Após horas de sabatina, nome indicado por Lula não alcança apoio necessário


Governo Lula tem derrota histórica com rejeição de Jorge Messias no STF Reprodução

A rejeição da indicação de Jorge Messias ao Supremo Tribunal Federal (STF) pelo Senado marcou um dos episódios mais tensos recentes na relação entre Executivo e Legislativo e foi classificada por integrantes da oposição como uma “derrota histórica” do governo do presidente Luiz Inácio Lula da Silva (PT).

O processo de análise do nome do atual advogado-geral da União começou ainda pela manhã, com uma sabatina que se estendeu por cerca de oito horas na Comissão de Constituição e Justiça (CCJ). Ao longo do dia, Messias respondeu a questionamentos sobre temas sensíveis, como atuação do Supremo, separação de Poderes, aborto e os atos de 8 de janeiro de 2023.

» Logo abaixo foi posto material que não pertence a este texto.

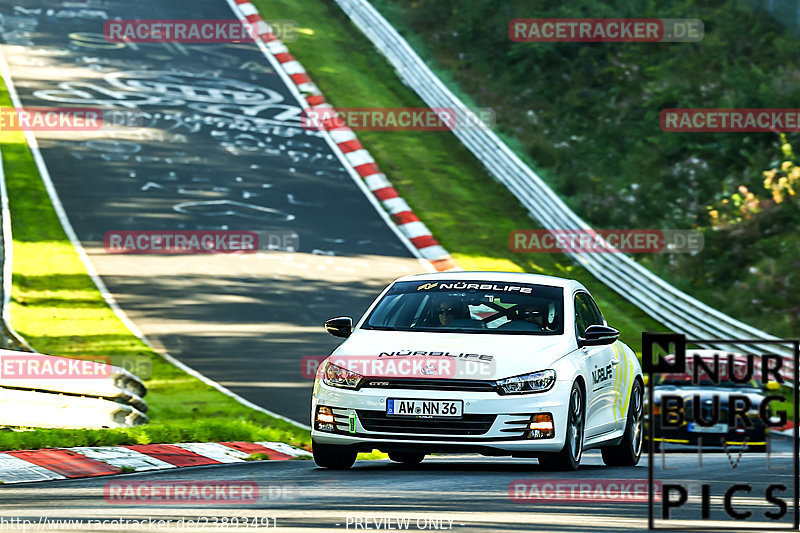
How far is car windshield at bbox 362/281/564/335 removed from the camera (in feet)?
37.5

Apesar dos esforços de articulação do governo, o nome enfrentou resistência entre parlamentares. A votação final no Senado terminou com placar de 42 votos contrários e 34 favoráveis, impedindo a confirmação do indicado para a vaga na Corte.

Durante a sabatina, Messias buscou sinalizar equilíbrio institucional, defendeu a laicidade do Estado e afirmou que o STF não deve atuar como uma instância política. Ainda assim, a indicação não avançou.

Reação da oposição

A decisão foi rapidamente explorada por parlamentares de oposição, que intensificaram as críticas ao governo federal.

O senador Flávio Bolsonaro (PL-RJ) afirmou que o resultado reflete o desgaste do critério adotado pelo Executivo nas indicações ao Supremo.

“Lula tentou colocar mais um amigo e militante no STF”, declarou, ao comentar o episódio. Segundo ele, o Senado deu uma resposta institucional diante da resistência ao nome indicado.

Na mesma linha, o deputado federal Nikolas Ferreira (PL-MG) também se manifestou nas redes sociais. Em vídeo, classificou o momento como histórico e comemorou o resultado.

“Perde o Lula e ganha o Brasil. Grande dia”, afirmou.

As falas reforçam o tom de confronto político em torno da decisão e evidenciam a leitura da oposição de que houve uma derrota direta do governo.

Clima político e repercussão

A rejeição da indicação rompe uma tradição recente de aprovação de nomes indicados ao STF e intensifica o debate sobre os critérios adotados para a escolha de ministros da Corte.

Durante a sabatina, também houve momentos que repercutiram fora do campo técnico. A senadora Soraya Thronicke (PSB-MS), por exemplo, declarou apoio ao indicado, mas fez um comentário que chamou atenção ao afirmar:

“Quando vestir a toga, não se esqueça dos amigos que fez.”

A fala gerou repercussão por tangenciar o princípio da imparcialidade esperado de integrantes do Judiciário.